World War II History for June 15

1940 - The French fortress of Verdun was captured by Germans.

1943 - Paul Blobel, an SS colonel, was given the assignment of destroying the evidence of the systematic extermination of European Jews.

As the summer of 1943 approached, Allied forces had begun making cracks in Axis strongholds, in the Pacific and in the Mediterranean specifically. Heinrich Himmler, leader of the SS, the elite corps of Nazi bodyguards that grew into a paramilitary terror force, began to consider the possibility of German defeat and worried that the mass murder of Jews and Soviet prisoners of war would be discovered. A plan was devised to dig up the buried dead and burn the corpses at each camp and extermination site. The man chosen to oversee this yearlong project was Paul Blobel.
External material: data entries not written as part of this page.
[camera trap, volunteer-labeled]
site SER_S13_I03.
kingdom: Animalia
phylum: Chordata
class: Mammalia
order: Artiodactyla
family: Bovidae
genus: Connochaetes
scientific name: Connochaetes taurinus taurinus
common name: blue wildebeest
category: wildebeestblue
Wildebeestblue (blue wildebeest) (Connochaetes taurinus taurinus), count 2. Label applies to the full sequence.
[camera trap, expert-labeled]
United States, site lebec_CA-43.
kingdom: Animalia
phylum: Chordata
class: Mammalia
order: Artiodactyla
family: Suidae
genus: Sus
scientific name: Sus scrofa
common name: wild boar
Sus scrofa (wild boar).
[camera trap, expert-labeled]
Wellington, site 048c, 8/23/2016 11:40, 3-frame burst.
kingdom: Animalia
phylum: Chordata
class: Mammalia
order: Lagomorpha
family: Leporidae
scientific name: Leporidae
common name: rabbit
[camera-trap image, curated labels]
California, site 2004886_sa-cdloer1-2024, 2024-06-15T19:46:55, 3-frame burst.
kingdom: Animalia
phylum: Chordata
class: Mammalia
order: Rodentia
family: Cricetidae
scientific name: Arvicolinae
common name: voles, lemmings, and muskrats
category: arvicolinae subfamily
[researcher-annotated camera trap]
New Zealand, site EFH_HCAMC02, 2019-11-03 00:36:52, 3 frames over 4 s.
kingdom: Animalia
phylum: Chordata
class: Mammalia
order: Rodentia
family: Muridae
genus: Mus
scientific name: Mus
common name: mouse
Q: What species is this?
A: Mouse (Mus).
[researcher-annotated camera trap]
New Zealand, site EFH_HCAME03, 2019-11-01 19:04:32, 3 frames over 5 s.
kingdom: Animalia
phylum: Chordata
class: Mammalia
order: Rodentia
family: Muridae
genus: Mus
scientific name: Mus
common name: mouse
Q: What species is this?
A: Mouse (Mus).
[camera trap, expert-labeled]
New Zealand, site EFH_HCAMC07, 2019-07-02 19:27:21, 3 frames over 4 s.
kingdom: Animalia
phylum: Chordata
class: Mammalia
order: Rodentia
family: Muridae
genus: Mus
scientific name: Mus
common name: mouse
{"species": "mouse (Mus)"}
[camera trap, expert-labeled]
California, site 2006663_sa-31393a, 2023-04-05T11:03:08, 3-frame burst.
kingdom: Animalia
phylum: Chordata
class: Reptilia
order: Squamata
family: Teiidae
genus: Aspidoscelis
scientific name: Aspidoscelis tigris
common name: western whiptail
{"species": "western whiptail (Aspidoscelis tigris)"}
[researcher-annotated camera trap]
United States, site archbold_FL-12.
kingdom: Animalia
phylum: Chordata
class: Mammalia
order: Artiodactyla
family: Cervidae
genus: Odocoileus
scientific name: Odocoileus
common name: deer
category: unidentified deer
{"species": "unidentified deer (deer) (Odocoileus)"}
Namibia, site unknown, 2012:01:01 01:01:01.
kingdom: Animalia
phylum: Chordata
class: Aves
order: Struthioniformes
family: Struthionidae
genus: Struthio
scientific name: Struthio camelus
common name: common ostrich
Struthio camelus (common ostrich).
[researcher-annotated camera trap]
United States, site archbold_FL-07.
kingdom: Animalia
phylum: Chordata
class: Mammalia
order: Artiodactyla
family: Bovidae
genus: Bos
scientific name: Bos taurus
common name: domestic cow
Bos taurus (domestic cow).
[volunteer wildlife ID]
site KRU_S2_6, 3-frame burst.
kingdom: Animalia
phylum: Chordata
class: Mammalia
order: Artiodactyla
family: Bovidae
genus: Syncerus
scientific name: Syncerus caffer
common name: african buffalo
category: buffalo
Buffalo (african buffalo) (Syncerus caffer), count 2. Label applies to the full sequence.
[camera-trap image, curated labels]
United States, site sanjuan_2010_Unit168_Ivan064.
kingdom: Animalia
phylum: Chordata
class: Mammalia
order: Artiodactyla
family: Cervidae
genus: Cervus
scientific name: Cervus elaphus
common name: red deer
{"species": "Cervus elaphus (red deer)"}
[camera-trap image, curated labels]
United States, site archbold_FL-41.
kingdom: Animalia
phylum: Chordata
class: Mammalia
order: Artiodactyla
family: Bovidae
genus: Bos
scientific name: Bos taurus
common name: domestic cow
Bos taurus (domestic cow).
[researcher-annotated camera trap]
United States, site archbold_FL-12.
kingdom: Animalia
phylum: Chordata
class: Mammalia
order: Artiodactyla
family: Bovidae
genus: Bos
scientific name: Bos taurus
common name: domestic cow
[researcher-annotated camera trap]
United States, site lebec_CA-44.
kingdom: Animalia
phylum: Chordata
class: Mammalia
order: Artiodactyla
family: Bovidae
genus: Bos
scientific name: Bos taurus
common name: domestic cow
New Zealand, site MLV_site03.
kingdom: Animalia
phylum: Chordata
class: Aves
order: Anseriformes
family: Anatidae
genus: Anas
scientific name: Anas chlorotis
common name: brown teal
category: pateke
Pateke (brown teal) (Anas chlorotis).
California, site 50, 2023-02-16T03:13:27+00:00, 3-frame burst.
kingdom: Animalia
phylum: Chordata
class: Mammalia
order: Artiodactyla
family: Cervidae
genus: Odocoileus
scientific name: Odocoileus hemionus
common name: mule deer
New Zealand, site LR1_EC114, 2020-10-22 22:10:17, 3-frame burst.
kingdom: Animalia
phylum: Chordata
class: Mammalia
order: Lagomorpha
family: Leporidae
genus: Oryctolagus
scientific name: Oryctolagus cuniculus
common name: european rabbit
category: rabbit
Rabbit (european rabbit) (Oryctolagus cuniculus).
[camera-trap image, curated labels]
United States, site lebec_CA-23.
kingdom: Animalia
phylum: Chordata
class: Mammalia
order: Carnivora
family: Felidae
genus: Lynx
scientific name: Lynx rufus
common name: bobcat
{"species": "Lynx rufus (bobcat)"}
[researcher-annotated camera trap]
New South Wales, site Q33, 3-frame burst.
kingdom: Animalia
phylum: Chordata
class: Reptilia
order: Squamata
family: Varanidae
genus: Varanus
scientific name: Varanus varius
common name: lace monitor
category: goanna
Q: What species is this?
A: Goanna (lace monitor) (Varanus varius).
Blobel certainly had some of that blood on his hands himself, as he was in charge of SS killing squads in German-occupied areas of Russia. He now drew together another kind of squad, “Special Commando Group 1,005,” dedicated to this destruction of human evidence. Blobel began with “death pits” near Lvov, in Poland, and forced hundreds of Jewish slave laborers from the nearby concentration camp to dig up the corpses and burn them-but not before extracting the gold from the teeth of the victims.

1944 - American forces began their successful invasion of Saipan during World War II.